The Duchess of Sussex just won legal action against Associated Newspaper Limited (ANL), the owner of the Mail, after the newspaper published a ‘personal and private’ letter to her father Thomas Markle.
Meghan Markle will receive £1 ($1.36) in damages from the Mail after the paper published more than five articles that reproduced parts of the letter.
According to the Guardian, the former actress won the case and the nominal sum confirms the Mail and MailOnline have lost.
Reports also reveal that the newspaper must pay a confidential amount for another case of infringing Meghan’s copyright after releasing parts of the private letter.
Media lawyer Mark Stephens told the Guardian: “Normally for that kind of invasion of privacy you would expect £75,000 ($101,000) to £125,000 ($169,000).
“It does show that the curation of her reputation was an area where she had effectively invaded her own privacy.”
ANL will also pay an unspecified amount in damages for copyright infringement. In addition, the Mail faces covering part of Meghan’s legal costs which could be over £1 million ($1.36 million).
Both MailOnline and the Mail were ordered to publish front and homepage declarations that they accepted defeat.
Judge Sir Geoffrey Vos gave a summary of the decision, saying: “The Court of Appeal upheld the judge’s decision that the duchess had a reasonable expectation of privacy in the contents of the letter.
“Those contents were personal, private and not matters of legitimate public interest.
“The articles in the Mail on Sunday interfered with the duchess’ reasonable expectation of privacy and were not a justified or proportionate means of correcting inaccuracies about the letter.”
Meghan responded to the ruling and said in a statement: “This is a victory not just for me, but for anyone who has ever felt scared to stand up for what’s right.
“From day one, I have treated this lawsuit as an important measure of right versus wrong. The defendant has treated it as a game with no rules.

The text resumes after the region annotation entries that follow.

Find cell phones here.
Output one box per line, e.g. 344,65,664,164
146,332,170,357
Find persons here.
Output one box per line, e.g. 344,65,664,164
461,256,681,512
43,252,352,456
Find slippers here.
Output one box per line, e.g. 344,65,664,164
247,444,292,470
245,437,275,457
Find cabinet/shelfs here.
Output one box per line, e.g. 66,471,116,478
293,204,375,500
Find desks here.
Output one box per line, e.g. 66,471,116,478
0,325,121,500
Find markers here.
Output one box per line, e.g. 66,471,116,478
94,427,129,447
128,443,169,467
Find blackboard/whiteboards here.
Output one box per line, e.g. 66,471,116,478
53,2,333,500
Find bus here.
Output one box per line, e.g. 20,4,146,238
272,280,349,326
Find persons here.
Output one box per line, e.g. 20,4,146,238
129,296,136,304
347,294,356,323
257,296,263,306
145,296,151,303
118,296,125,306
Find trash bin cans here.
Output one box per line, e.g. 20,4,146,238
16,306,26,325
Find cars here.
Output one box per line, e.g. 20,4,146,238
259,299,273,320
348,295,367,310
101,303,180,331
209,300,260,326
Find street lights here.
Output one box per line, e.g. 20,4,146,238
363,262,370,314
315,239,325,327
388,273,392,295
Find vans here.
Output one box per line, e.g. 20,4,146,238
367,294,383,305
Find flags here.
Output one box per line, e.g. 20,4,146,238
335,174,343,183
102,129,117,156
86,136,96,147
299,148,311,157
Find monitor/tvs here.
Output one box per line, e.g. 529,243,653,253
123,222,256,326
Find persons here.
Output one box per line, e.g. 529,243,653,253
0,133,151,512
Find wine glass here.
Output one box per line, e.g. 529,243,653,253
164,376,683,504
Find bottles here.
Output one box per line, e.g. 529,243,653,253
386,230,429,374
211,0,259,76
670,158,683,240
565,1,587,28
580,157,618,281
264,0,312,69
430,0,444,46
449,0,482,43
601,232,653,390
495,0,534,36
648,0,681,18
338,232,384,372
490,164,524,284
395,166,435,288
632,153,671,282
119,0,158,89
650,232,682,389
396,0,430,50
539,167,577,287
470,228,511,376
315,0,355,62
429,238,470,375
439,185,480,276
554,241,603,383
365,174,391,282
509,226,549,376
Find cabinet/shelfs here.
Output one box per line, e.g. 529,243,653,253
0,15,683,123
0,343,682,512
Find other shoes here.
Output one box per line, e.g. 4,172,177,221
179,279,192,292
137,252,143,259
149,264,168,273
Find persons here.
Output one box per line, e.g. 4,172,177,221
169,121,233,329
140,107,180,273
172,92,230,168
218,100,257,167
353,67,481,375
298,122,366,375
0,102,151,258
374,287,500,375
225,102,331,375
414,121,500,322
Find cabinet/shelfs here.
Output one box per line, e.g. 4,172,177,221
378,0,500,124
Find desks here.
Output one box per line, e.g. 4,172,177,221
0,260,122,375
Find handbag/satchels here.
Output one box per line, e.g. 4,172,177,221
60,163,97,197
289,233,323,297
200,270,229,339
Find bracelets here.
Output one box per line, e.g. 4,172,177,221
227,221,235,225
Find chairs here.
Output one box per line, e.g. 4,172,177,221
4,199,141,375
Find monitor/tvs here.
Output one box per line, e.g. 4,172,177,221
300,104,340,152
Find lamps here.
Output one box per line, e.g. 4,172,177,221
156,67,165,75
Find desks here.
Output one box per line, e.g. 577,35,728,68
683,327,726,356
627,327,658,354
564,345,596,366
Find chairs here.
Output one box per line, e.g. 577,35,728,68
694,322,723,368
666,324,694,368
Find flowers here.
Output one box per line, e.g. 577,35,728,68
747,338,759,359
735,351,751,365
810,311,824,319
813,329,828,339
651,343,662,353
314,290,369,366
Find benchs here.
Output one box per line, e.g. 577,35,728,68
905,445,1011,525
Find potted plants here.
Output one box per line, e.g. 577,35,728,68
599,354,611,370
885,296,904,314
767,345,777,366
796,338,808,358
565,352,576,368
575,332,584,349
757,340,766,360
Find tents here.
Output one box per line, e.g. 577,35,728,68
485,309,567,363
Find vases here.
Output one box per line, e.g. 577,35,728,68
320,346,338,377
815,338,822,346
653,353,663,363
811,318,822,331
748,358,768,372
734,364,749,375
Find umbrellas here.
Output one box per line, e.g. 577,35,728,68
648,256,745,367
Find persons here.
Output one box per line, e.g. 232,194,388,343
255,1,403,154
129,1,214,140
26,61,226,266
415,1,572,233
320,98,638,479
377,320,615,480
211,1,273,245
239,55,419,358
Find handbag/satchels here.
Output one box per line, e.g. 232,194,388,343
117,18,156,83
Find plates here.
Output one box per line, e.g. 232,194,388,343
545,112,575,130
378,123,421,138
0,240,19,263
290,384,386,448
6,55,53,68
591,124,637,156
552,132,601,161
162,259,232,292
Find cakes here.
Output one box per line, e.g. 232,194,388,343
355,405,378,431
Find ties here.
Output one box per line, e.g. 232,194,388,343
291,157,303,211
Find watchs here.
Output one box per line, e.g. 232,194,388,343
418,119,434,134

“The longer they dragged it out, the more they could twist facts and manipulate the public (even during the appeal itself), making a straightforward case extraordinarily convoluted in order to generate more headlines and sell more newspapers – a model that rewards chaos above truth.”
She continued: “In the nearly three years since this began, I have been patient in the face of deception, intimidation and calculated attacks.
“The courts have held the defendant to account and my hope is that we all begin to do the same. Because as far removed as it may seem from your personal life, it’s not. Tomorrow it could be you.
“These harmful practices don’t happen once in a blue moon – they are a daily fail that divide us and we all deserve better.”